### Exercise requirements
Nothing other than the lines from the one containing "经济心理学是研究人们在经济决" through the last line of the data below should be output, each reproduced exactly.

Items listed in a dataset
++++++++
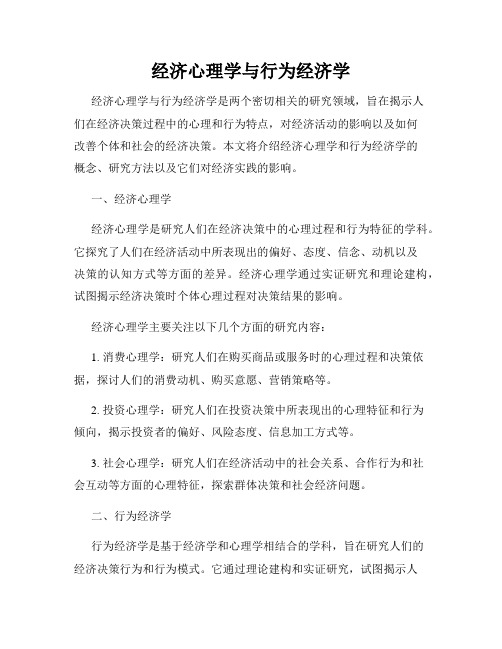 经济心理学与行为经济学

经济心理学与行为经济学是两个密切相关的研究领域，旨在揭示人们在经济决策过程中的心理和行为特点，对经济活动的影响以及如何改善个体和社会的经济决策。本文将介绍经济心理学和行为经济学的概念、研究方法以及它们对经济实践的影响。

一、经济心理学

经济心理学是研究人们在经济决策中的心理过程和行为特征的学科。它探究了人们在经济活动中所表现出的偏好、态度、信念、动机以及决策的认知方式等方面的差异。经济心理学通过实证研究和理论建构，试图揭示经济决策时个体心理过程对决策结果的影响。

经济心理学主要关注以下几个方面的研究内容：

1. 消费心理学：研究人们在购买商品或服务时的心理过程和决策依据，探讨人们的消费动机、购买意愿、营销策略等。

2. 投资心理学：研究人们在投资决策中所表现出的心理特征和行为倾向，揭示投资者的偏好、风险态度、信息加工方式等。

3. 社会心理学：研究人们在经济活动中的社会关系、合作行为和社会互动等方面的心理特征，探索群体决策和社会经济问题。

二、行为经济学

行为经济学是基于经济学和心理学相结合的学科，旨在研究人们的经济决策行为和行为模式。它通过理论建构和实证研究，试图揭示人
++++++++
### Answer to the exercise
经济心理学是研究人们在经济决策中的心理过程和行为特征的学科。它探究了人们在经济活动中所表现出的偏好、态度、信念、动机以及决策的认知方式等方面的差异。经济心理学通过实证研究和理论建构，试图揭示经济决策时个体心理过程对决策结果的影响。

经济心理学主要关注以下几个方面的研究内容：

1. 消费心理学：研究人们在购买商品或服务时的心理过程和决策依据，探讨人们的消费动机、购买意愿、营销策略等。

2. 投资心理学：研究人们在投资决策中所表现出的心理特征和行为倾向，揭示投资者的偏好、风险态度、信息加工方式等。

3. 社会心理学：研究人们在经济活动中的社会关系、合作行为和社会互动等方面的心理特征，探索群体决策和社会经济问题。

二、行为经济学

行为经济学是基于经济学和心理学相结合的学科，旨在研究人们的经济决策行为和行为模式。它通过理论建构和实证研究，试图揭示人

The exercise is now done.